Dans la pratique, tous les coups sont permis. Coups de poings, coups de coudes mais aussi coups de pieds et maîtrise de son adversaire au sol, le bokator est très violent.
 
« Il existe plus de 10 000 techniques à maîtriser. Rien que pour passer la « black kroma » (l’équivalent de la ceinture noire), il faut connaître 2000 techniques » explique Jean Marc Dinh, instructeur de bokator.
 
Ce dernier s’est formé au Cambodge, auprès d’un grand maître. Avec l’aide de son frère, il enseigne le bokator une fois par semaine et n’hésite pas à faire des démonstrations parfois spectaculaires de combat traditionnel cambodgien. 
 

Se défendre face à un agresseur

Ophélie Gazé a 13 ans et la jeune fille s’essaye pour la première fois au bokator, un bon moyen pour elle d’affronter ses peurs.
 
« C’est très utile pour moi parce que, parfois, je me fais agresser et il faut que j’apprenne à me défendre. Je préfère le bokator car on peut vraiment maîtriser son adversaire et le mettre KO » explique la jeune femme.
 
Parmi les 20 licenciés de la discipline, six femmes s’essayent à la pratique du bokator. Même si l’art martial est impressionnant, il n’effraie pas la gente féminine qui s’applique à essayer toutes les techniques enseignées par Jean-Marc Dinh. 
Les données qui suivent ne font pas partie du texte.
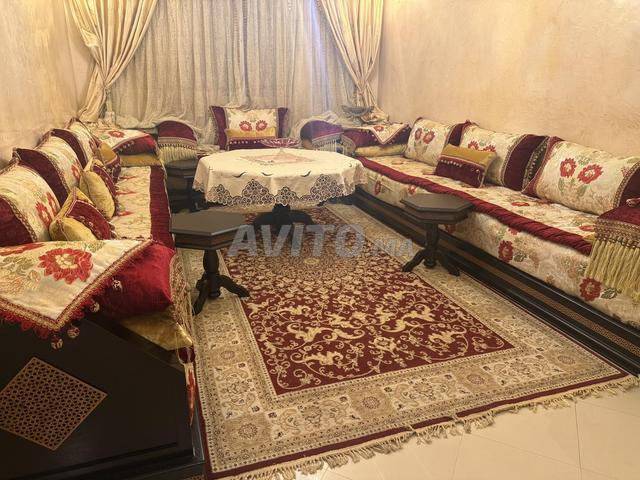 Appartement à louer 73 m² à Agadir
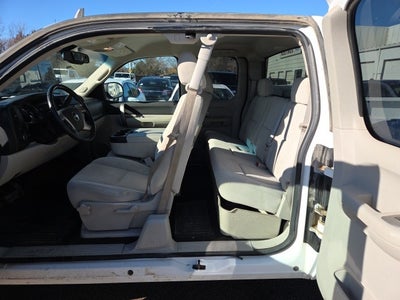 2008 Chevrolet Silverado 1500 LT 1LT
En attente d’être classé au patrimoine mondial de l’UNESCO, le bokator vit toujours d’une façon ou d’une autre. Il se pratique en métropole depuis quatre ans. Au Cambodge, des scènes de bokator sont toujours gravées dans la pierre du temple d’Angkor. Une manière de continuer à faire vivre cet art martial, banni pendant la terrible période des Khmers Rouges.